We do work that we love, assembling a list of the best movies that are also romantic or whatever.
Have you ever wanted to love someone so much, and make something work so hard that you often overlooked signs that were there from the start? 500 Days of Summer captures young love and the unexpectedness of life in its full glory. Yes, 500 Days of Summer is not the happiest of stories, but it captures what a fizzled-out romance is all about. The honeymoon phase, the rough patch, the breakup, and then moving on. Everyone suffers heartbreak, but the love of friends and family can get you back up in the darkest of times. Remember there is always autumn waiting around the corner, so don’t get hung up on a summer fling. (Carl Broughton)

◇ ◇ ◇ ◇

DIRECTIVE 1:
Answer these about the 500 Days of Summer text:
(a) What kind of list is being put together?
(b) Which four stages of a fizzled-out romance does it name?
(c) What season is said to be waiting around the corner?
DIRECTIVE 2: Go on with the text on 500 Days of Summer from where it stops, writing the next entry in its list of romantic movies.

Items from a data source
◇ ◇ ◇ ◇

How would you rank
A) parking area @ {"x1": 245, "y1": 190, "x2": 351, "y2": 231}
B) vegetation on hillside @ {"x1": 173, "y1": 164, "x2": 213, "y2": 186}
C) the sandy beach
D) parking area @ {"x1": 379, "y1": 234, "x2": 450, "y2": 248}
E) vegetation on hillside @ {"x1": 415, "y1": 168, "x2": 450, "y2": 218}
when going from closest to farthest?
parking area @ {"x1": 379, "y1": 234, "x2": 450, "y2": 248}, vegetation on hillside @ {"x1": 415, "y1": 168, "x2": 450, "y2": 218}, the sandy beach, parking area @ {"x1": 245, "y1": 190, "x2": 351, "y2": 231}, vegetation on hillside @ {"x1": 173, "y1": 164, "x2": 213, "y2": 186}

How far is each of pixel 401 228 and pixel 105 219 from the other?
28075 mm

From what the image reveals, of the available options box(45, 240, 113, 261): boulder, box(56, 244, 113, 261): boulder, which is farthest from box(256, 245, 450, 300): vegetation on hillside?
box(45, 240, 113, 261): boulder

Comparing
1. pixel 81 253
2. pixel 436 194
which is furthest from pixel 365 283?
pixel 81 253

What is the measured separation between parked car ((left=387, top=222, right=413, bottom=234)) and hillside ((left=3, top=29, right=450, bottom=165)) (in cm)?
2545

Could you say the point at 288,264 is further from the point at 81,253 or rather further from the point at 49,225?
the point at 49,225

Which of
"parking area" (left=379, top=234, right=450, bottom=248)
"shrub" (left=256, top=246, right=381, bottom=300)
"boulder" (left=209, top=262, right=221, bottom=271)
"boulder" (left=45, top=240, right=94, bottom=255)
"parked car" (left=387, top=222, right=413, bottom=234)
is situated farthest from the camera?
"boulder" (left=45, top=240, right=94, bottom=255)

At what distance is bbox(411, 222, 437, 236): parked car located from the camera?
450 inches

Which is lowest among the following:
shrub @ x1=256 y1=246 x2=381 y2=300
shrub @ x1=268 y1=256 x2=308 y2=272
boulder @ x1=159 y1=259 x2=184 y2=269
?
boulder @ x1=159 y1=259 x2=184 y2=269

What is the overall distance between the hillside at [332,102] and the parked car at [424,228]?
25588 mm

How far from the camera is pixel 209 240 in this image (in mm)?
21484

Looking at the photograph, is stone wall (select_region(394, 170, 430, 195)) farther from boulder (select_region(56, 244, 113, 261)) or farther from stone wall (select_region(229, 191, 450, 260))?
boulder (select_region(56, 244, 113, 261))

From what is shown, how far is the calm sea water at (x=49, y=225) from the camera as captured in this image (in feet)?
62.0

◇ ◇ ◇ ◇

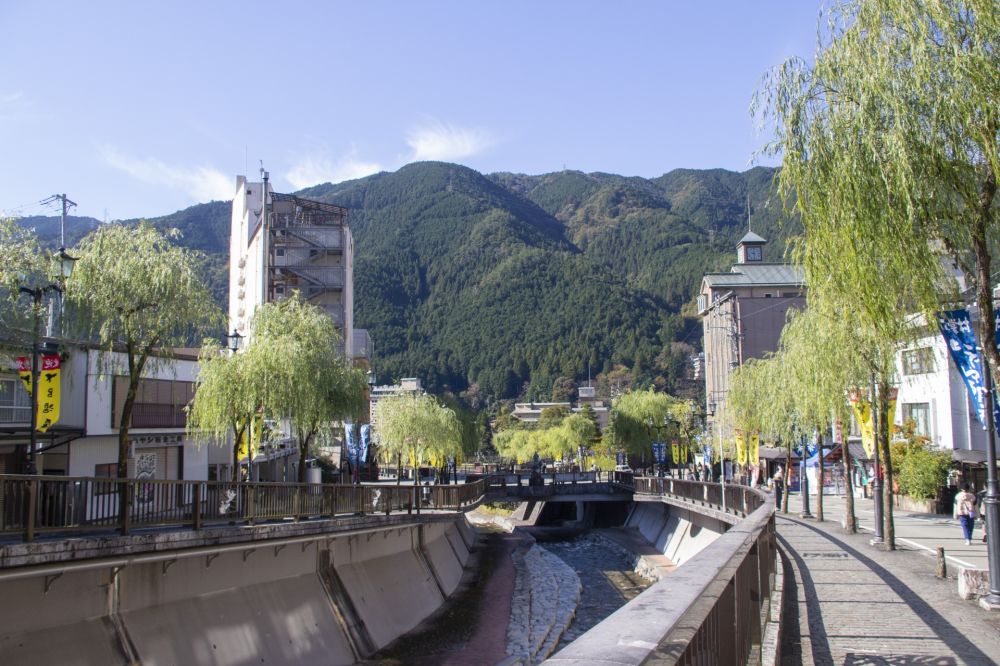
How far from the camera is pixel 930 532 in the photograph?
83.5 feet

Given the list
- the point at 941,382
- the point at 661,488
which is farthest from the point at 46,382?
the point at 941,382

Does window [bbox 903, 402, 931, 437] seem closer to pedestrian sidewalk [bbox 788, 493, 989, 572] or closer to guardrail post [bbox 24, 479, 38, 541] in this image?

◇ ◇ ◇ ◇

RESULT 1:
(a) A list of the best movies that are also romantic.
(b) The honeymoon phase, the rough patch, the breakup, and then moving on.
(c) Autumn.

RESULT 2:
In the span of three films, Aaron Moorhead and Justin Benson have established themselves as two of the most exciting talents working in horror and fantastical cinema. Their second feature, Spring, is like Richard Linklater’s Before Sunset by way of H.P. Lovecraft. The story revolves around a grieving man who travels to Italy to escape the trouble he’s landed himself in back home. There, he meets a woman and falls head over heels for her. However, she’s harboring a secret that makes having a regular relationship quite awkward. To say more would spoil the movie, but just know that Spring is so much more than a horror movie with a romantic element. It’s a story of transcendental love that boasts genuine human warmth and pathos. It will make you laugh, cry, and root for a romance that deserves to succeed. The score by The Album Leaf’s Jimmy LaValle is also a masterpiece. (Kieran Fisher)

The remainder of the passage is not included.